**AVAILABLE RECORDS:**
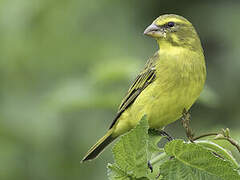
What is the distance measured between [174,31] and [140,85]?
0.49 m

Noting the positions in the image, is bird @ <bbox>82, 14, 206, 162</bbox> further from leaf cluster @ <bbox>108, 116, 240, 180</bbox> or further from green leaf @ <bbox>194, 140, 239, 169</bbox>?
leaf cluster @ <bbox>108, 116, 240, 180</bbox>

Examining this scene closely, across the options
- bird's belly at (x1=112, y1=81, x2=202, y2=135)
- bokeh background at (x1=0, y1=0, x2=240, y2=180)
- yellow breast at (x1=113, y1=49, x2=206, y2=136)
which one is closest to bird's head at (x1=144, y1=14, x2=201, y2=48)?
yellow breast at (x1=113, y1=49, x2=206, y2=136)

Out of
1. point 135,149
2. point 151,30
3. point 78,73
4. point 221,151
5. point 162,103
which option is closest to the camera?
point 135,149

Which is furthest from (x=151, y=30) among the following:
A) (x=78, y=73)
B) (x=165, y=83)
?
(x=78, y=73)

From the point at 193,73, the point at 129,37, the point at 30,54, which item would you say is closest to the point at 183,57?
the point at 193,73

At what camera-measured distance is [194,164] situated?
2.46 meters

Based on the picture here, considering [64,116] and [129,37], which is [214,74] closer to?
[129,37]

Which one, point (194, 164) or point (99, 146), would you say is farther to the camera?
point (99, 146)

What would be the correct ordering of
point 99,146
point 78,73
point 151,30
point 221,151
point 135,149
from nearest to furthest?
point 135,149 < point 221,151 < point 151,30 < point 99,146 < point 78,73

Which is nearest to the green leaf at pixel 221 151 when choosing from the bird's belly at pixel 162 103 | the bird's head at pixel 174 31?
the bird's belly at pixel 162 103

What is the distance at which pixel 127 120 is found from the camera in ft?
14.4

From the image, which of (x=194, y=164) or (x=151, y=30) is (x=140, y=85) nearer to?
(x=151, y=30)

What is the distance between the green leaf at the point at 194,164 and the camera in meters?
2.41

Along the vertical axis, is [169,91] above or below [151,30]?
below
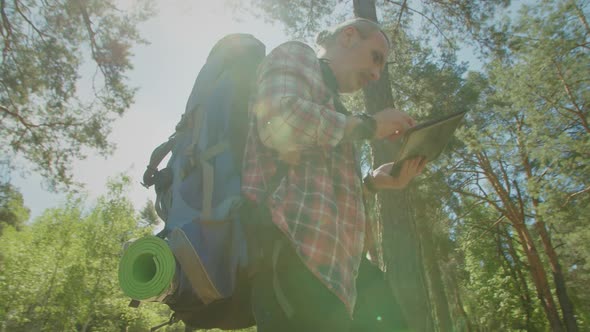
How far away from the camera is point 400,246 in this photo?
12.9ft

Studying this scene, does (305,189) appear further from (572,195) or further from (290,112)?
(572,195)

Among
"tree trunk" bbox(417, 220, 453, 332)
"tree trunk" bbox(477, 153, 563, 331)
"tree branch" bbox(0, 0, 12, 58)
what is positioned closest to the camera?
"tree branch" bbox(0, 0, 12, 58)

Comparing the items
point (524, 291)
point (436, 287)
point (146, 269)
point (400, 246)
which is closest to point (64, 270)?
point (436, 287)

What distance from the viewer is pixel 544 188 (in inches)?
389

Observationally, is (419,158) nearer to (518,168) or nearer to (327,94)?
(327,94)

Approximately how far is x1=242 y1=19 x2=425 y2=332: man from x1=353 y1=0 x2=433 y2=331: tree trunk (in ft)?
7.64

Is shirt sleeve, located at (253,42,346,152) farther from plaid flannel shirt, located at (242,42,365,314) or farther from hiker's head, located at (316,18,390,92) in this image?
hiker's head, located at (316,18,390,92)

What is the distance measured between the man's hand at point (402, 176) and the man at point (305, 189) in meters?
0.29

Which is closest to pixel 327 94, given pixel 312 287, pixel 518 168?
pixel 312 287

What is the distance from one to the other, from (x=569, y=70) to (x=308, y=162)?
1117cm

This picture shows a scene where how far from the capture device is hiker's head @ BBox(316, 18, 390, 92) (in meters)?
1.60


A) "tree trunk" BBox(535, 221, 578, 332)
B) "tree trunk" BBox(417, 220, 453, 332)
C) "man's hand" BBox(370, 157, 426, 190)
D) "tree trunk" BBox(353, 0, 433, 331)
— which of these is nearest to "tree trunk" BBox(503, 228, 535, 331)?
"tree trunk" BBox(535, 221, 578, 332)

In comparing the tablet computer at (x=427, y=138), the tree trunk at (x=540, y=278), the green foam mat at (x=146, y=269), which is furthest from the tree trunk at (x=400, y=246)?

**TASK:** Reproduce every line above as written, skipping pictures.

**EXERCISE RESULT:**
What is the distance measured between [174,31] and [140,85]?
0.49 m

Noting the positions in the image, is bird @ <bbox>82, 14, 206, 162</bbox> further from leaf cluster @ <bbox>108, 116, 240, 180</bbox> or further from green leaf @ <bbox>194, 140, 239, 169</bbox>?
leaf cluster @ <bbox>108, 116, 240, 180</bbox>

Examining this scene closely, across the options
- bird's belly at (x1=112, y1=81, x2=202, y2=135)
- bokeh background at (x1=0, y1=0, x2=240, y2=180)
- yellow breast at (x1=113, y1=49, x2=206, y2=136)
which one is closest to bird's head at (x1=144, y1=14, x2=201, y2=48)?
yellow breast at (x1=113, y1=49, x2=206, y2=136)

Out of
1. point 135,149
2. point 151,30
3. point 78,73
4. point 221,151
5. point 162,103
which option is closest to the camera?
point 135,149

Which is furthest from (x=151, y=30) among the following:
A) (x=78, y=73)
B) (x=165, y=83)
?
(x=78, y=73)

From the point at 193,73, the point at 129,37, the point at 30,54, which item would you say is closest to the point at 183,57?
the point at 193,73

At what camera-measured distance is [194,164] situated?
2.46 meters

Based on the picture here, considering [64,116] and [129,37], which is [214,74] closer to?
[129,37]

Which one, point (194, 164) or point (99, 146), would you say is farther to the camera?
point (99, 146)

What would be the correct ordering of
point 99,146
point 78,73
point 151,30
point 221,151
point 135,149
from nearest to furthest?
point 135,149 < point 221,151 < point 151,30 < point 99,146 < point 78,73

Which is nearest to the green leaf at pixel 221 151 when choosing from the bird's belly at pixel 162 103 | the bird's head at pixel 174 31?
the bird's belly at pixel 162 103

What is the distance at which pixel 127 120 is found from the camera in ft?
14.4

From the image, which of (x=194, y=164) or (x=151, y=30) is (x=140, y=85) nearer to?
(x=151, y=30)

What is the distance between the green leaf at the point at 194,164 and the camera in meters?
2.41

Along the vertical axis, is [169,91] above or below [151,30]?
below
How far away from the camera is point 400,246 in this photo?
12.9ft

Studying this scene, does (305,189) appear further from (572,195) or further from (290,112)?
(572,195)

Among
"tree trunk" bbox(417, 220, 453, 332)
"tree trunk" bbox(477, 153, 563, 331)
"tree branch" bbox(0, 0, 12, 58)
what is positioned closest to the camera?
"tree branch" bbox(0, 0, 12, 58)

Comparing the items
point (524, 291)
point (436, 287)
point (146, 269)
point (400, 246)
which is closest to point (64, 270)?
point (436, 287)

What distance from the viewer is pixel 544 188 (in inches)?
389

Observationally, is (419,158) nearer to (518,168) or nearer to (327,94)?
(327,94)

Approximately how far is x1=242 y1=19 x2=425 y2=332: man from x1=353 y1=0 x2=433 y2=331: tree trunk (in ft)?
7.64

Is shirt sleeve, located at (253,42,346,152) farther from plaid flannel shirt, located at (242,42,365,314) or farther from hiker's head, located at (316,18,390,92) in this image?
hiker's head, located at (316,18,390,92)

What is the distance measured between the man's hand at point (402, 176) and the man at point (305, 189) in meters?
0.29

Which is closest to pixel 327 94, given pixel 312 287, pixel 518 168?
pixel 312 287

What is the distance from one to the other, from (x=569, y=70) to (x=308, y=162)?
1117cm

This picture shows a scene where how far from the capture device is hiker's head @ BBox(316, 18, 390, 92) (in meters)?
1.60


A) "tree trunk" BBox(535, 221, 578, 332)
B) "tree trunk" BBox(417, 220, 453, 332)
C) "man's hand" BBox(370, 157, 426, 190)
D) "tree trunk" BBox(353, 0, 433, 331)
— which of these is nearest to "tree trunk" BBox(503, 228, 535, 331)?
"tree trunk" BBox(535, 221, 578, 332)

In comparing the tablet computer at (x=427, y=138), the tree trunk at (x=540, y=278), the green foam mat at (x=146, y=269), which is furthest from the tree trunk at (x=400, y=246)?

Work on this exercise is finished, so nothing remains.